*GOAL*: Please rewrite the entries below, changing every "the camera" to "the viewer" and leaving everything else untouched.

↓

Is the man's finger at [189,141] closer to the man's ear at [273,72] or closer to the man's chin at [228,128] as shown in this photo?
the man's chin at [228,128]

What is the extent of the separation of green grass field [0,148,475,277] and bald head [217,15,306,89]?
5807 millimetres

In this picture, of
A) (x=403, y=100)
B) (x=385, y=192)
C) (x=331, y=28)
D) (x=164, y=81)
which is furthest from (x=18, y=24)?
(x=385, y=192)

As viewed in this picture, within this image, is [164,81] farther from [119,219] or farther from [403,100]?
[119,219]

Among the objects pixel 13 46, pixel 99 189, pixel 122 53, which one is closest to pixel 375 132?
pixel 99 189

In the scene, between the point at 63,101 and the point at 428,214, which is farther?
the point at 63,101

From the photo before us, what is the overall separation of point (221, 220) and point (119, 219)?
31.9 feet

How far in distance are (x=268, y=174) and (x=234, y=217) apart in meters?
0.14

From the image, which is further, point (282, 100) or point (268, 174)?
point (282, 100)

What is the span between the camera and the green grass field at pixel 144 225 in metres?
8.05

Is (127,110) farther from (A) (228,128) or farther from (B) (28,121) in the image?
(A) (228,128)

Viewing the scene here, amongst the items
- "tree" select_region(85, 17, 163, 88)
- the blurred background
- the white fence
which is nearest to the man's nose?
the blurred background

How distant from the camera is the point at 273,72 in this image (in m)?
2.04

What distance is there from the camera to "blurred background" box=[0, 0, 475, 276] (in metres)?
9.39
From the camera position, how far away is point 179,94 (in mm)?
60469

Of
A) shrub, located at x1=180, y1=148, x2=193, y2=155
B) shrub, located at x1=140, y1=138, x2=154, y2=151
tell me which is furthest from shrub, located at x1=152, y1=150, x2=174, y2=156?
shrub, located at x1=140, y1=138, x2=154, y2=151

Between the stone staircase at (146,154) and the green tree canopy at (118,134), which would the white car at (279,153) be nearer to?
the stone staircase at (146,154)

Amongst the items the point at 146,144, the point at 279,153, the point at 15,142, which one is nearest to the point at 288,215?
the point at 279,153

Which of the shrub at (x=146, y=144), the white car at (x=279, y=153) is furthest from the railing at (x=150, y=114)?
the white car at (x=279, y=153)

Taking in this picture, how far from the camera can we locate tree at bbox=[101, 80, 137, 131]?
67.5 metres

↑

*WRITTEN RESPONSE*:
Is the man's finger at [189,141] closer to the man's ear at [273,72] or closer to the man's chin at [228,128] as shown in this photo?
the man's chin at [228,128]

What is the extent of the separation of green grass field [0,148,475,277] and bald head [217,15,306,89]?
5807 millimetres

In this picture, of
A) (x=403, y=100)
B) (x=385, y=192)
C) (x=331, y=28)
D) (x=164, y=81)
which is furthest from (x=18, y=24)?
(x=385, y=192)

As viewed in this picture, within this image, is [164,81] farther from [119,219] or farther from [403,100]?
[119,219]

Among the objects pixel 13 46, pixel 99 189, pixel 122 53, which one is closest to pixel 375 132?
pixel 99 189

In the scene, between the point at 63,101 and the point at 428,214, which is farther?
the point at 63,101

From the photo before us, what is the overall separation of point (221, 220) and point (119, 219)?
31.9 feet

How far in distance are (x=268, y=174) and (x=234, y=217) apart in meters?
0.14

From the image, which is further, point (282, 100) or point (268, 174)?
point (282, 100)

What is the span between the viewer and the green grass field at pixel 144 225 in metres?
8.05

Is (127,110) farther from (A) (228,128) or farther from (B) (28,121) in the image?
(A) (228,128)

Viewing the scene here, amongst the items
- "tree" select_region(85, 17, 163, 88)
- the blurred background
- the white fence
which is nearest to the man's nose?
the blurred background

How distant from the viewer is the point at 273,72 in this image (in m)?
2.04

What distance is there from the viewer to "blurred background" box=[0, 0, 475, 276] (in metres)?
9.39
From the viewer position, how far away is point 179,94 (in mm)?
60469

Of
A) shrub, located at x1=180, y1=148, x2=193, y2=155
B) shrub, located at x1=140, y1=138, x2=154, y2=151
tell me which is furthest from shrub, located at x1=152, y1=150, x2=174, y2=156?
shrub, located at x1=140, y1=138, x2=154, y2=151

Between the stone staircase at (146,154) and the green tree canopy at (118,134), which would the white car at (279,153) be nearer to?
the stone staircase at (146,154)

Amongst the items the point at 146,144, the point at 279,153, the point at 15,142, which one is nearest to the point at 288,215?
the point at 279,153

Which of the shrub at (x=146, y=144), the white car at (x=279, y=153) is furthest from the railing at (x=150, y=114)?
the white car at (x=279, y=153)

Taking in this picture, how far from the viewer can we locate tree at bbox=[101, 80, 137, 131]?
67.5 metres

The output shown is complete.